— TASK STATEMENT —
Can you express the material, starting with the line that contains "Is the spatial" and going on through the end, as a two-column CSV with the columns request and answer? Put each in one quoted field, with line breaks turned into spaces.
----- DATA SECTION
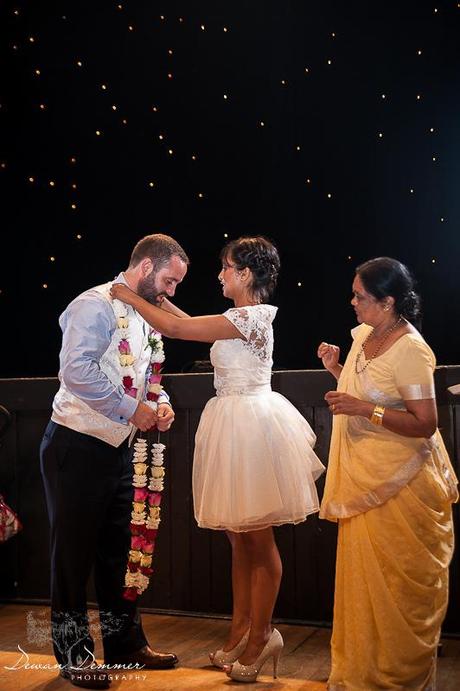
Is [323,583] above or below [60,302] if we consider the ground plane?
below

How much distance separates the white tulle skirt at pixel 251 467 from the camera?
9.37 feet

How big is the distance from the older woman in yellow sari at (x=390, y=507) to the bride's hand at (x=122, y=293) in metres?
0.79

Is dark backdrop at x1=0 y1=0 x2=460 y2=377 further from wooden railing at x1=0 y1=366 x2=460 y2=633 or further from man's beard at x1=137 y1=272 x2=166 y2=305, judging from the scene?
man's beard at x1=137 y1=272 x2=166 y2=305

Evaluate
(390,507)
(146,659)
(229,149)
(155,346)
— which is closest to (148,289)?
(155,346)

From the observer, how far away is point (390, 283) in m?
2.70

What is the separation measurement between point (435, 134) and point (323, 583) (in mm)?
2457

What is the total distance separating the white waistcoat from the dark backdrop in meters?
1.81

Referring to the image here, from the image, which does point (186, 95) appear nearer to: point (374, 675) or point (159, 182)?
point (159, 182)

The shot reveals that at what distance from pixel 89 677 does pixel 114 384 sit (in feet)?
3.33

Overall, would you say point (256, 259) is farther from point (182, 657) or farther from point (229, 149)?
point (229, 149)

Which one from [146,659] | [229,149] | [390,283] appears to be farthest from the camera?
[229,149]

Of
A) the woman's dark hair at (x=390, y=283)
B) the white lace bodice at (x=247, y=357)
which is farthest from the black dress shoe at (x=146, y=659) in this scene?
the woman's dark hair at (x=390, y=283)

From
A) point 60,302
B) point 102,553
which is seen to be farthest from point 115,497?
point 60,302

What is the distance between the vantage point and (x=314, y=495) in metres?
3.02
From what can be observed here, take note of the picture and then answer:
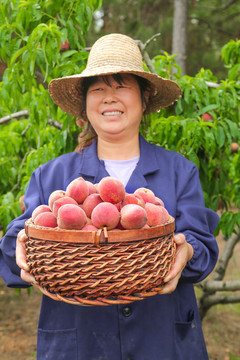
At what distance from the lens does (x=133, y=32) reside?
32.7 ft

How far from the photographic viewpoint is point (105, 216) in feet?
4.25

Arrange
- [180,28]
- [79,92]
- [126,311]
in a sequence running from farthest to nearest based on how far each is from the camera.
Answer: [180,28], [79,92], [126,311]

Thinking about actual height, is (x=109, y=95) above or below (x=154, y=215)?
above

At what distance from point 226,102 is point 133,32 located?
805 centimetres

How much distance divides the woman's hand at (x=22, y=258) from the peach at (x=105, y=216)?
33cm

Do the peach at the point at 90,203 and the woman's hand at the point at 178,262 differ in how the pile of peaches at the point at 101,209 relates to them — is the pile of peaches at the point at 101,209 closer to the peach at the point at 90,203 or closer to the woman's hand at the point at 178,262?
the peach at the point at 90,203

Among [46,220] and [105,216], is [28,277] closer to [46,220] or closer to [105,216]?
[46,220]

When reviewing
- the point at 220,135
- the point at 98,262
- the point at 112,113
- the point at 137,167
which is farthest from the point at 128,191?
the point at 220,135

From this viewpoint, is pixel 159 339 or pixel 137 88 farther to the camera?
pixel 137 88

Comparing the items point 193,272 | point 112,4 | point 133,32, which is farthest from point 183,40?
point 193,272

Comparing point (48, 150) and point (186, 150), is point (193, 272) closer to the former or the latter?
point (186, 150)

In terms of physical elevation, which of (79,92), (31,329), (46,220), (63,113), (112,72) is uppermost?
(112,72)

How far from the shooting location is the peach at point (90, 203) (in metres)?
1.43

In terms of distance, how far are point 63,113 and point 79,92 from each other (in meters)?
0.55
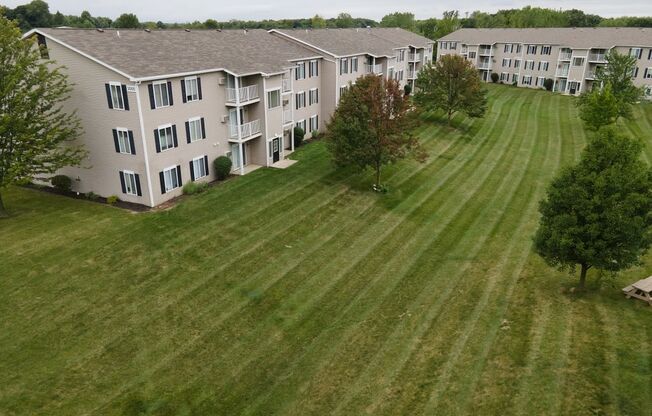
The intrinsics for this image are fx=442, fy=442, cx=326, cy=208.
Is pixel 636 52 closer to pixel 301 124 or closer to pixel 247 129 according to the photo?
pixel 301 124

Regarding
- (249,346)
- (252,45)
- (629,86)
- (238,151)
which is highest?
(252,45)

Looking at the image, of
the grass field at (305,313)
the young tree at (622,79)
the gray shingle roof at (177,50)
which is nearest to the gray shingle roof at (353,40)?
the gray shingle roof at (177,50)

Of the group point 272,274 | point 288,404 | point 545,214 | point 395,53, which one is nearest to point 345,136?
point 272,274

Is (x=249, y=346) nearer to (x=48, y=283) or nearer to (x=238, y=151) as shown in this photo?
(x=48, y=283)

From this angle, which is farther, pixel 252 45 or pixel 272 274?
pixel 252 45

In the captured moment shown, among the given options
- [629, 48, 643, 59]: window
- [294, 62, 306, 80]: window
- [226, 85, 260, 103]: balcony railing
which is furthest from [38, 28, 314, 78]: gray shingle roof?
[629, 48, 643, 59]: window
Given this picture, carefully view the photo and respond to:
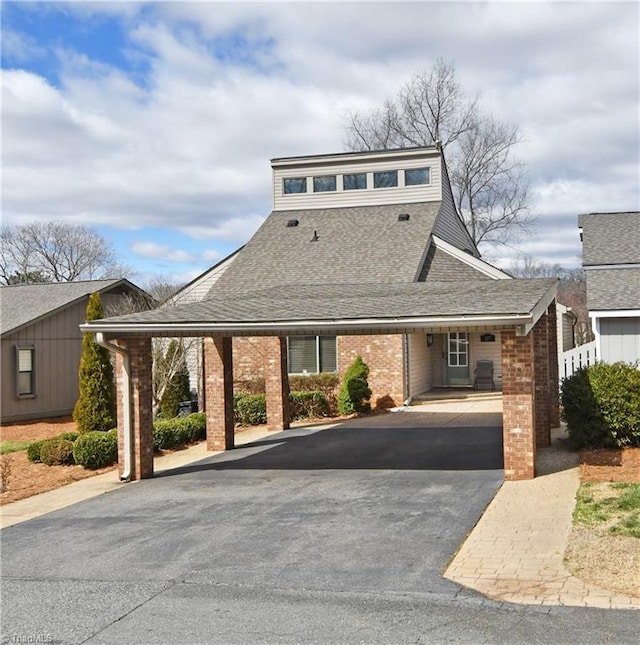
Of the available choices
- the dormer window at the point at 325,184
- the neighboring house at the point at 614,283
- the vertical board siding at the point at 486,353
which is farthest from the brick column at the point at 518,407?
the dormer window at the point at 325,184

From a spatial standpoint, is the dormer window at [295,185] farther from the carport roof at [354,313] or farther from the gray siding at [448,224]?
the carport roof at [354,313]

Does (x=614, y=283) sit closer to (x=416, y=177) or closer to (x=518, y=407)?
(x=518, y=407)

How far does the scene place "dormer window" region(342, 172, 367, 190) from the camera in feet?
89.9

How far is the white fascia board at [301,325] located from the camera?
10281mm

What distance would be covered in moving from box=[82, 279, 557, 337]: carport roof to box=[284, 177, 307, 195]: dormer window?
554 inches

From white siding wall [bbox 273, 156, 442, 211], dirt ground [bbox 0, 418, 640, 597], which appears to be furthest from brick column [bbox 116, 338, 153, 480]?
white siding wall [bbox 273, 156, 442, 211]

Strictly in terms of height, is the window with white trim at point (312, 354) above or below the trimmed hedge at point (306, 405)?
above

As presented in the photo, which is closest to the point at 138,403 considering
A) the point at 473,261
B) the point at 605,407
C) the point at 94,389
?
the point at 94,389

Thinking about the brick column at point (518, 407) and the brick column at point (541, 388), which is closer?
the brick column at point (518, 407)

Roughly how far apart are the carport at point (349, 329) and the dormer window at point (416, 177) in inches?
449

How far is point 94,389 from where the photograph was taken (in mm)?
18312

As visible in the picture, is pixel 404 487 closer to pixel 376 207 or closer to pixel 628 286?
pixel 628 286

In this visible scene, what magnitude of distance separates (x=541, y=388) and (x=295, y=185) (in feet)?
54.8

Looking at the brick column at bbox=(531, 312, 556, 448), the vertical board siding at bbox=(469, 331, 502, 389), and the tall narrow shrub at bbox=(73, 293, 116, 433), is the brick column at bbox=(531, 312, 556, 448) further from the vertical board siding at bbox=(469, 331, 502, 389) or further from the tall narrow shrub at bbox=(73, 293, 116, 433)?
the vertical board siding at bbox=(469, 331, 502, 389)
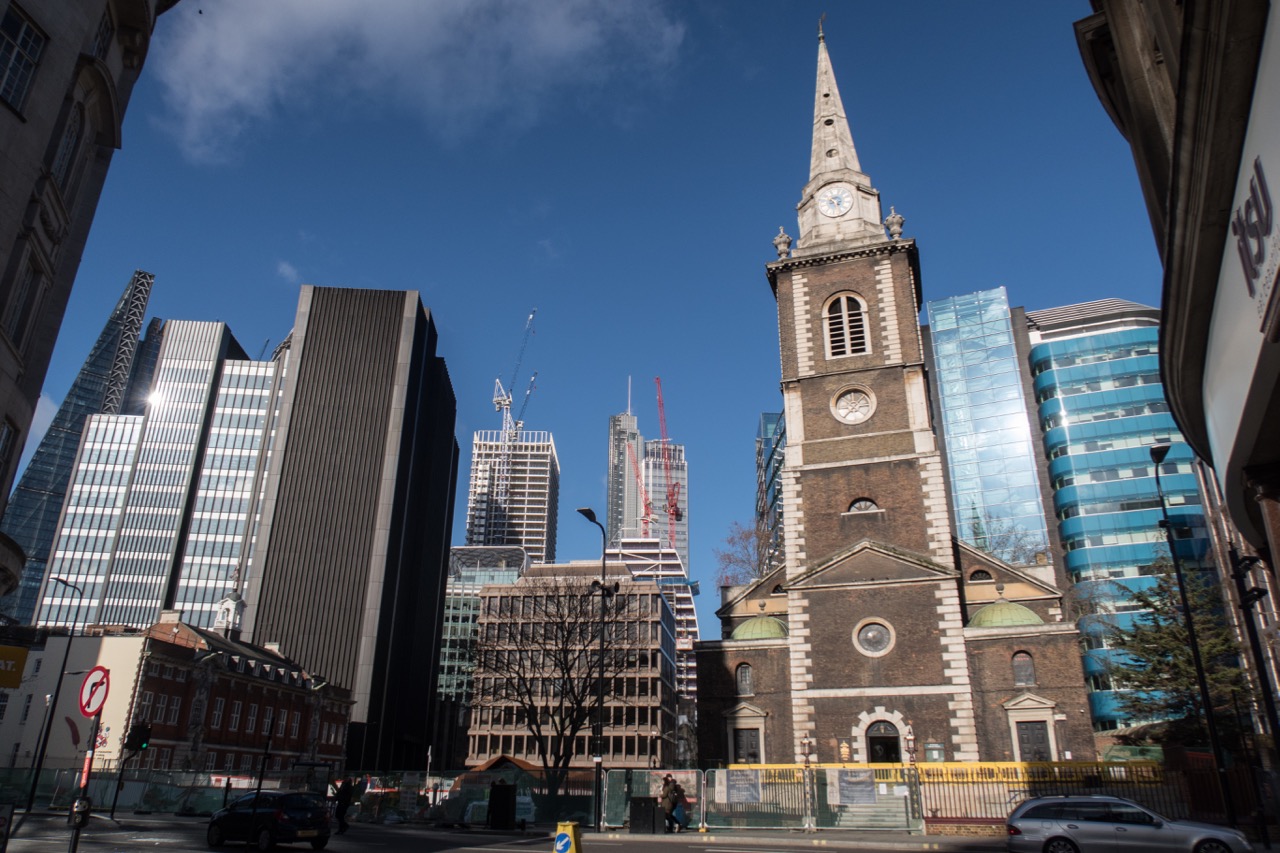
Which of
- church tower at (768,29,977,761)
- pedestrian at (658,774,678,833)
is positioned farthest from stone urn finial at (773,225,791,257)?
pedestrian at (658,774,678,833)

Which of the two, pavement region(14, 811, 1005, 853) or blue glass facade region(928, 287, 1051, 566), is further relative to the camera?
blue glass facade region(928, 287, 1051, 566)

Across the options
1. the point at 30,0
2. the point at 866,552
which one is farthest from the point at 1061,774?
the point at 30,0

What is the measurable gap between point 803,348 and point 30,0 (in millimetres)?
31583

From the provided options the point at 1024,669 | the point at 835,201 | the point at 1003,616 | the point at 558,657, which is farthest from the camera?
the point at 558,657

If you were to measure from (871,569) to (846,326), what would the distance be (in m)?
12.2

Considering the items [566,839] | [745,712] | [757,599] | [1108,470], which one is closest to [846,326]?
[757,599]

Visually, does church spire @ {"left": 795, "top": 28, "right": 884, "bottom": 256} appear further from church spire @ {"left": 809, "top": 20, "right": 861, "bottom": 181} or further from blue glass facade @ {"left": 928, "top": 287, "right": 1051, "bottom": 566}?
blue glass facade @ {"left": 928, "top": 287, "right": 1051, "bottom": 566}

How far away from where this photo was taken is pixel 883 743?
105ft

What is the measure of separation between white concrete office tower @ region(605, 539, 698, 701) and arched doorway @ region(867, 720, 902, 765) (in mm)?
129397

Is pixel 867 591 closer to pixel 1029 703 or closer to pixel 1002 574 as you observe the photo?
pixel 1029 703

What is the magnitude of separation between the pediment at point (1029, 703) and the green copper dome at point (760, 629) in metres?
10.1

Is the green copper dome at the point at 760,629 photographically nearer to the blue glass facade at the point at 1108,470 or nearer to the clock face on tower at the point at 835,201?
the clock face on tower at the point at 835,201

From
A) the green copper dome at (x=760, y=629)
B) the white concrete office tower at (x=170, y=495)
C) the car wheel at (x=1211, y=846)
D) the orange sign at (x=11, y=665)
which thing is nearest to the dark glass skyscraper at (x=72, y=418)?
the white concrete office tower at (x=170, y=495)

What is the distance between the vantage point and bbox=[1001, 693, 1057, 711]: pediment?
105 feet
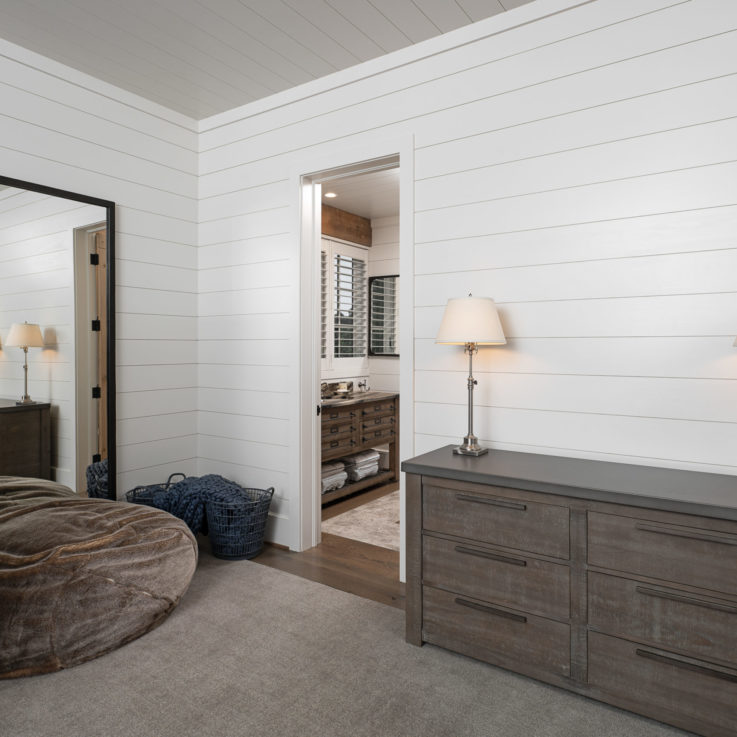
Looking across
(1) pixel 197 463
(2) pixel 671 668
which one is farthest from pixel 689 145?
(1) pixel 197 463

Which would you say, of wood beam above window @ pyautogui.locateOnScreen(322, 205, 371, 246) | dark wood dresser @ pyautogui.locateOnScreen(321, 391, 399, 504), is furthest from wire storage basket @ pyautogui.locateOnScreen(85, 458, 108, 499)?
wood beam above window @ pyautogui.locateOnScreen(322, 205, 371, 246)

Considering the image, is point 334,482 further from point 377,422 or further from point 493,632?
point 493,632

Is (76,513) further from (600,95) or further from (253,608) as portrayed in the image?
(600,95)

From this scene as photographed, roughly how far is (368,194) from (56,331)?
107 inches

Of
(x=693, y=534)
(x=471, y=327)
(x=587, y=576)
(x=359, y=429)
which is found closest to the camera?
(x=693, y=534)

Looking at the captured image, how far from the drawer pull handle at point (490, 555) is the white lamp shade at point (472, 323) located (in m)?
0.82

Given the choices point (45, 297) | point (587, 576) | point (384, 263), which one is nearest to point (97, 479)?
point (45, 297)

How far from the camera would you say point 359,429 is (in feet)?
15.0

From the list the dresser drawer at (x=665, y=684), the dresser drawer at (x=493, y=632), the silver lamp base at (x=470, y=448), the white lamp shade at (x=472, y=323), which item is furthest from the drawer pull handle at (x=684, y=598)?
the white lamp shade at (x=472, y=323)

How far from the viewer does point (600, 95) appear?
2238 mm

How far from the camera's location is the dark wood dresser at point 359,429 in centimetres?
424

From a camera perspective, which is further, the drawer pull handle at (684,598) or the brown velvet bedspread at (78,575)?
the brown velvet bedspread at (78,575)

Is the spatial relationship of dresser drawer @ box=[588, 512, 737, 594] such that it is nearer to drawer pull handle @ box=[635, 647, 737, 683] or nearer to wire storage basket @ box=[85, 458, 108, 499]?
drawer pull handle @ box=[635, 647, 737, 683]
----------
— FULL RESPONSE —
request,answer
"Is the spatial relationship of dresser drawer @ box=[588, 512, 737, 594] such that it is nearer to drawer pull handle @ box=[635, 647, 737, 683] or nearer to wire storage basket @ box=[85, 458, 108, 499]?","drawer pull handle @ box=[635, 647, 737, 683]"